━━━ Information given ━━━
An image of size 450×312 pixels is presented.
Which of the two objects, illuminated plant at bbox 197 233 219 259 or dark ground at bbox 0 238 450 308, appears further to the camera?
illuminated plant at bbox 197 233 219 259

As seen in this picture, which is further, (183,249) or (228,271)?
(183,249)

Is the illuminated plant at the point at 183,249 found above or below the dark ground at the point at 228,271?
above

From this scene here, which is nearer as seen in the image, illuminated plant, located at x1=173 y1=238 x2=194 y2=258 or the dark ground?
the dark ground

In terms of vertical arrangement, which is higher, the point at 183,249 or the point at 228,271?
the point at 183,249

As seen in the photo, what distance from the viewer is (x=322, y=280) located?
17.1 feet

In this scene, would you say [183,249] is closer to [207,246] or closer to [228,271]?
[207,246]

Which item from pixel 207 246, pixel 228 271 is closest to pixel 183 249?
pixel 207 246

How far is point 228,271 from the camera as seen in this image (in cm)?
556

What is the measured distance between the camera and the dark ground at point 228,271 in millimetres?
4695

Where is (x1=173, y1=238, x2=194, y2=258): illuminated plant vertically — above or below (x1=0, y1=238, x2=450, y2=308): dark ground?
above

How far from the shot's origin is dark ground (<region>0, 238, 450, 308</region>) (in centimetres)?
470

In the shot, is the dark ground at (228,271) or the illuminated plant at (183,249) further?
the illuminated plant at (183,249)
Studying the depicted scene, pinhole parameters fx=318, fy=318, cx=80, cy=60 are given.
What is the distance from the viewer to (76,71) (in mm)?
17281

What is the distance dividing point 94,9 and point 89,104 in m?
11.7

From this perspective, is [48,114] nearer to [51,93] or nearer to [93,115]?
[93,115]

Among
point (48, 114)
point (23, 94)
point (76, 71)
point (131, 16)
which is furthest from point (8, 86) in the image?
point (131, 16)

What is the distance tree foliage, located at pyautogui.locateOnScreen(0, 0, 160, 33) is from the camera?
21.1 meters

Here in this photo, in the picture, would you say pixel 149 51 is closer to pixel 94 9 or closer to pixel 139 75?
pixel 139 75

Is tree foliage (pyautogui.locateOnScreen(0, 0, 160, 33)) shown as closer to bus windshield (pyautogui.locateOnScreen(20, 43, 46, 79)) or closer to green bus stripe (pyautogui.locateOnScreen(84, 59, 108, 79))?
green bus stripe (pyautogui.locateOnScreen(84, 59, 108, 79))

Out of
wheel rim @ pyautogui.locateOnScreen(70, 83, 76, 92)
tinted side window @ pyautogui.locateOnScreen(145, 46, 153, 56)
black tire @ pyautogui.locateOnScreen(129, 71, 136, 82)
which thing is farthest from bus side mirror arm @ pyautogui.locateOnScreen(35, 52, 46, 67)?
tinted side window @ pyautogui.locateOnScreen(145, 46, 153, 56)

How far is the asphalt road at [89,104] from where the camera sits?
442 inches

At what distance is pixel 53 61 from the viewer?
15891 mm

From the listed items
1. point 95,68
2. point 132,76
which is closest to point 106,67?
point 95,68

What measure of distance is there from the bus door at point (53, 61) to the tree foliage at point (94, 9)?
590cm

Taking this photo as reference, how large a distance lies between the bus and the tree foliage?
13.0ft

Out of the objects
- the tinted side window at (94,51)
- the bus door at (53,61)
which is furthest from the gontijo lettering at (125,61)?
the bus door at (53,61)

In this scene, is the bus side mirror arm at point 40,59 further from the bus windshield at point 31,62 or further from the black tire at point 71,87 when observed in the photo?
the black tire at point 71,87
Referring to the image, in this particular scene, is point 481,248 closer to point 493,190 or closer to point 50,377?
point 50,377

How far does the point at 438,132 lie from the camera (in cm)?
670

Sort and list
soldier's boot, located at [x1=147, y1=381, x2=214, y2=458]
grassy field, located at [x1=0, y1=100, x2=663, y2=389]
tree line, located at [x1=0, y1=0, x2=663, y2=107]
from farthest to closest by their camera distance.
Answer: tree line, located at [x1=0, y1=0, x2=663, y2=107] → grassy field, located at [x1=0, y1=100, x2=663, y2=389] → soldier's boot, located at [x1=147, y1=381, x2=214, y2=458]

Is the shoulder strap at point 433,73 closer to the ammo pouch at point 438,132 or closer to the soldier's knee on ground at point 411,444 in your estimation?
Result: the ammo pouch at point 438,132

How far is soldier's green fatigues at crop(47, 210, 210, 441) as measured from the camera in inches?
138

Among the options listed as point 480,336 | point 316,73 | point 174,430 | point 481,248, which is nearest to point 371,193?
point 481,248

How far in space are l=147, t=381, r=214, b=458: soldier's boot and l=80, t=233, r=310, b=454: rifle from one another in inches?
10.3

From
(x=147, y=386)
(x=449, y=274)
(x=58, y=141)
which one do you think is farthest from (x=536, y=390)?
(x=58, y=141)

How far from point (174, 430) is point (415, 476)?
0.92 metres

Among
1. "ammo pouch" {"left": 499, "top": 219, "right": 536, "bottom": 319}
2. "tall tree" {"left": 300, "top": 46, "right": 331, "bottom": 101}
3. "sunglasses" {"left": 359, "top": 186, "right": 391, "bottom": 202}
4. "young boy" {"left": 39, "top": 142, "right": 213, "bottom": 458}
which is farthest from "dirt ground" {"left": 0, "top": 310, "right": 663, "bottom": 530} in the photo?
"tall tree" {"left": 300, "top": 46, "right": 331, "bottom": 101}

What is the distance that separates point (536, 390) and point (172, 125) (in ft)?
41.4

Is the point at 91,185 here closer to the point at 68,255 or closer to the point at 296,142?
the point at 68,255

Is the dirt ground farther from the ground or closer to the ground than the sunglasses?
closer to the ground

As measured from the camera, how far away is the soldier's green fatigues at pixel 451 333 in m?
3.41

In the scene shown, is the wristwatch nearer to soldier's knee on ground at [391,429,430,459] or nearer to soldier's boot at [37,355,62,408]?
━━━
_Short problem_
Format every line of the material above as a JSON list of strings, with one string per line and blank lines omitted.

_Final answer_
[
  "An image of size 450×312 pixels is presented.",
  "Which of the two objects, illuminated plant at bbox 197 233 219 259 or dark ground at bbox 0 238 450 308, appears further to the camera?",
  "illuminated plant at bbox 197 233 219 259",
  "As seen in this picture, which is further, (183,249) or (228,271)?",
  "(183,249)",
  "Is the illuminated plant at the point at 183,249 found above or below the dark ground at the point at 228,271?",
  "above",
  "From this scene here, which is nearer as seen in the image, illuminated plant, located at x1=173 y1=238 x2=194 y2=258 or the dark ground?",
  "the dark ground",
  "In terms of vertical arrangement, which is higher, the point at 183,249 or the point at 228,271?",
  "the point at 183,249",
  "As seen in the photo, what distance from the viewer is (x=322, y=280) located?",
  "17.1 feet",
  "In this scene, would you say [183,249] is closer to [207,246] or closer to [228,271]?",
  "[207,246]",
  "Which item from pixel 207 246, pixel 228 271 is closest to pixel 183 249?",
  "pixel 207 246",
  "How far is point 228,271 from the camera as seen in this image (in cm)?",
  "556",
  "What is the measured distance between the camera and the dark ground at point 228,271 in millimetres?",
  "4695",
  "Where is (x1=173, y1=238, x2=194, y2=258): illuminated plant vertically — above or below (x1=0, y1=238, x2=450, y2=308): dark ground?",
  "above",
  "How far from the shot's origin is dark ground (<region>0, 238, 450, 308</region>) (in centimetres)?",
  "470",
  "In the shot, is the dark ground at (228,271) or the illuminated plant at (183,249) further?",
  "the illuminated plant at (183,249)",
  "Studying the depicted scene, pinhole parameters fx=318, fy=318, cx=80, cy=60 are given.",
  "What is the distance from the viewer to (76,71) (in mm)?",
  "17281",
  "What is the distance dividing point 94,9 and point 89,104 in m?",
  "11.7",
  "From this perspective, is [48,114] nearer to [51,93] or nearer to [93,115]?",
  "[93,115]",
  "Among",
  "point (48, 114)",
  "point (23, 94)",
  "point (76, 71)",
  "point (131, 16)",
  "which is furthest from point (8, 86) in the image?",
  "point (131, 16)",
  "What is the distance tree foliage, located at pyautogui.locateOnScreen(0, 0, 160, 33) is from the camera?",
  "21.1 meters",
  "Here in this photo, in the picture, would you say pixel 149 51 is closer to pixel 94 9 or closer to pixel 139 75?",
  "pixel 139 75",
  "Is tree foliage (pyautogui.locateOnScreen(0, 0, 160, 33)) shown as closer to bus windshield (pyautogui.locateOnScreen(20, 43, 46, 79)) or closer to green bus stripe (pyautogui.locateOnScreen(84, 59, 108, 79))?",
  "green bus stripe (pyautogui.locateOnScreen(84, 59, 108, 79))",
  "Out of",
  "wheel rim @ pyautogui.locateOnScreen(70, 83, 76, 92)",
  "tinted side window @ pyautogui.locateOnScreen(145, 46, 153, 56)",
  "black tire @ pyautogui.locateOnScreen(129, 71, 136, 82)",
  "which thing is farthest from bus side mirror arm @ pyautogui.locateOnScreen(35, 52, 46, 67)?",
  "tinted side window @ pyautogui.locateOnScreen(145, 46, 153, 56)",
  "How far is the asphalt road at [89,104] from where the camera sits?",
  "442 inches",
  "At what distance is pixel 53 61 from the viewer?",
  "15891 mm",
  "From the listed items",
  "1. point 95,68",
  "2. point 132,76",
  "which is closest to point 106,67?",
  "point 95,68",
  "What measure of distance is there from the bus door at point (53, 61) to the tree foliage at point (94, 9)?",
  "590cm",
  "Taking this photo as reference, how large a distance lies between the bus and the tree foliage?",
  "13.0ft",
  "Out of the objects",
  "- the tinted side window at (94,51)",
  "- the bus door at (53,61)",
  "which is furthest from the gontijo lettering at (125,61)?",
  "the bus door at (53,61)",
  "In this scene, is the bus side mirror arm at point 40,59 further from the bus windshield at point 31,62 or further from the black tire at point 71,87 when observed in the photo?",
  "the black tire at point 71,87",
  "Referring to the image, in this particular scene, is point 481,248 closer to point 493,190 or closer to point 50,377?",
  "point 50,377",
  "How far does the point at 438,132 lie from the camera (in cm)?",
  "670",
  "Sort and list",
  "soldier's boot, located at [x1=147, y1=381, x2=214, y2=458]",
  "grassy field, located at [x1=0, y1=100, x2=663, y2=389]",
  "tree line, located at [x1=0, y1=0, x2=663, y2=107]",
  "from farthest to closest by their camera distance.",
  "Answer: tree line, located at [x1=0, y1=0, x2=663, y2=107] → grassy field, located at [x1=0, y1=100, x2=663, y2=389] → soldier's boot, located at [x1=147, y1=381, x2=214, y2=458]",
  "Is the shoulder strap at point 433,73 closer to the ammo pouch at point 438,132 or closer to the soldier's knee on ground at point 411,444 in your estimation?",
  "Result: the ammo pouch at point 438,132",
  "How far is soldier's green fatigues at crop(47, 210, 210, 441) as measured from the camera in inches?",
  "138",
  "Among the options listed as point 480,336 | point 316,73 | point 174,430 | point 481,248, which is nearest to point 371,193?",
  "point 481,248",
  "How far in space are l=147, t=381, r=214, b=458: soldier's boot and l=80, t=233, r=310, b=454: rifle from one another in inches?",
  "10.3",
  "From",
  "(x=147, y=386)",
  "(x=449, y=274)",
  "(x=58, y=141)",
  "which one do you think is farthest from (x=536, y=390)?",
  "(x=58, y=141)",
  "How far from point (174, 430) is point (415, 476)?",
  "0.92 metres",
  "Among",
  "1. \"ammo pouch\" {\"left\": 499, \"top\": 219, \"right\": 536, \"bottom\": 319}",
  "2. \"tall tree\" {\"left\": 300, \"top\": 46, \"right\": 331, \"bottom\": 101}",
  "3. \"sunglasses\" {\"left\": 359, \"top\": 186, \"right\": 391, \"bottom\": 202}",
  "4. \"young boy\" {\"left\": 39, \"top\": 142, \"right\": 213, \"bottom\": 458}",
  "which is farthest from \"dirt ground\" {\"left\": 0, \"top\": 310, \"right\": 663, \"bottom\": 530} in the photo?",
  "\"tall tree\" {\"left\": 300, \"top\": 46, \"right\": 331, \"bottom\": 101}",
  "What is the distance that separates point (536, 390) and point (172, 125) (in ft)?",
  "41.4",
  "Is the point at 91,185 here closer to the point at 68,255 or closer to the point at 296,142?",
  "the point at 68,255",
  "Is the dirt ground farther from the ground or closer to the ground than the sunglasses?",
  "closer to the ground",
  "As measured from the camera, how far away is the soldier's green fatigues at pixel 451 333 in m?",
  "3.41",
  "In the scene shown, is the wristwatch nearer to soldier's knee on ground at [391,429,430,459] or nearer to soldier's boot at [37,355,62,408]?"
]